▶ [TEXTO DADO]

/---

Chegar à verdade acaba por ser irrelevante porque a história desenrola-se mais ou menos da mesma forma independentemente da decisão do jogador. Embora surjam vários momentos de escolha, como na escolha das memórias e diálogos de confronto com personagens chave, sentimos que o nosso impacto no desenvolvimento narrativo tem pouco peso. Pouco-a-pouco, isto prejudica o nosso envolvimento narrativo. Num jogo de escolhas é essencial que o jogador sinta o impacto das suas decisões, o que não acontece em Tell Me Why. Todas as decisões parecem triviais e ultimamente irrelevantes.

\---

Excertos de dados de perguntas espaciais
/---

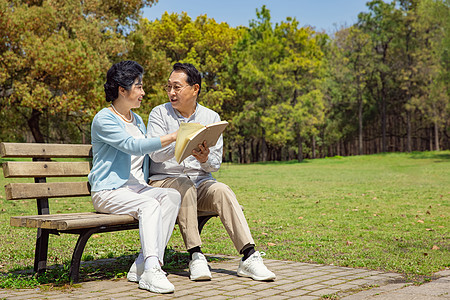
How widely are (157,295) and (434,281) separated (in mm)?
2259

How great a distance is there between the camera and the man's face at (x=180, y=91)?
15.2ft

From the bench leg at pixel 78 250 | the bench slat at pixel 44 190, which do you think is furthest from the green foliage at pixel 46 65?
the bench leg at pixel 78 250

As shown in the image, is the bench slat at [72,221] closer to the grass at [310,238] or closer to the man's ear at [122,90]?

\---

▶ [DESAFIO 1] Segundo o texto sobre Tell Me Why, o que é essencial num jogo de escolhas?
▶ [DESAFIO 2] Transcreva literalmente o trecho do texto sobre Tell Me Why que vai desde "Chegar à verdade" até "e ultimamente irrelevantes.", inclusive.
▶ [DESAFIO 3] Liste, uma por linha, todas as frases do texto sobre Tell Me Why em que aparece a palavra "decisão" ou "decisões".
Estas entradas não têm qualquer relação com o texto sobre Tell Me Why.

▶ [RESULTADO 1] É essencial que o jogador sinta o impacto das suas decisões.

▶ [RESULTADO 2]
Chegar à verdade acaba por ser irrelevante porque a história desenrola-se mais ou menos da mesma forma independentemente da decisão do jogador. Embora surjam vários momentos de escolha, como na escolha das memórias e diálogos de confronto com personagens chave, sentimos que o nosso impacto no desenvolvimento narrativo tem pouco peso. Pouco-a-pouco, isto prejudica o nosso envolvimento narrativo. Num jogo de escolhas é essencial que o jogador sinta o impacto das suas decisões, o que não acontece em Tell Me Why. Todas as decisões parecem triviais e ultimamente irrelevantes.

▶ [RESULTADO 3]
Chegar à verdade acaba por ser irrelevante porque a história desenrola-se mais ou menos da mesma forma independentemente da decisão do jogador.
Num jogo de escolhas é essencial que o jogador sinta o impacto das suas decisões, o que não acontece em Tell Me Why.
Todas as decisões parecem triviais e ultimamente irrelevantes.